Action item
Edit the lines below so that "house" becomes "home", keeping everything else unchanged. Omit the pictures from your answer.
Task input START
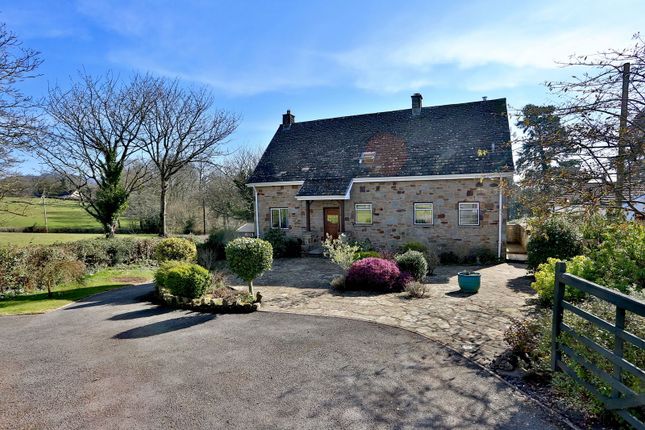 4 bed detached house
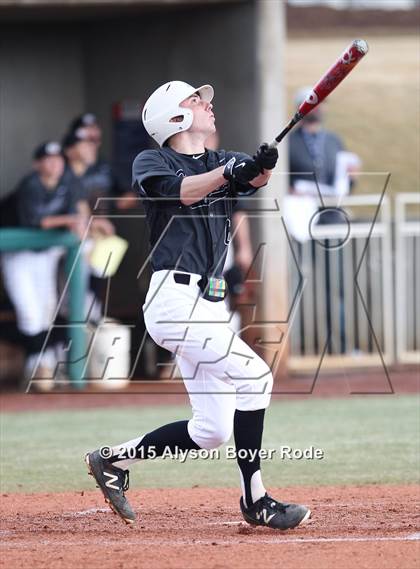 Thumbnail 3 in Trinity Prep vs. College Station (National High School Invitational) photogallery.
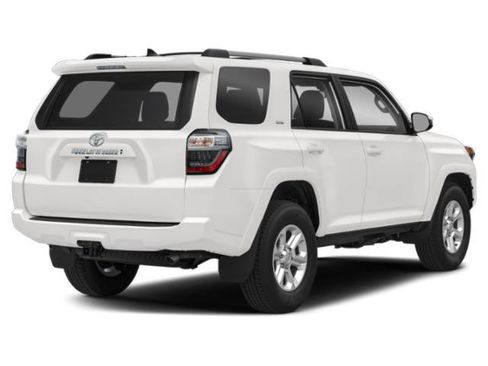 Used 2024 Toyota 4Runner SR5 AWD/4WD image 2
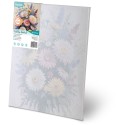 Maal numbrite järgi 40x50 cm Flowers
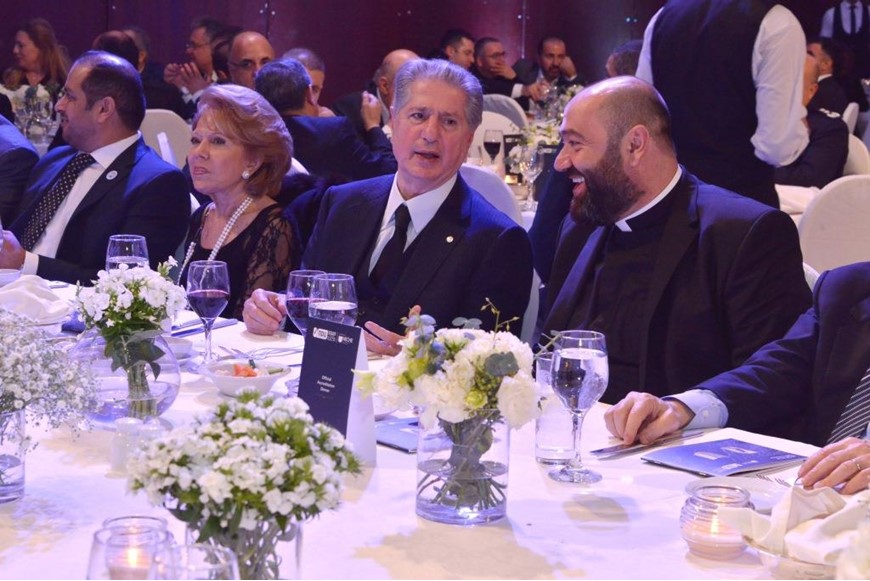 NDU Celebratory Dinner for Acquiring NECHE Accreditation 4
Task input END
Output
 4 bed detached home
 Thumbnail 3 in Trinity Prep vs. College Station (National High School Invitational) photogallery.
 Used 2024 Toyota 4Runner SR5 AWD/4WD image 2
 Maal numbrite järgi 40x50 cm Flowers
 NDU Celebratory Dinner for Acquiring NECHE Accreditation 4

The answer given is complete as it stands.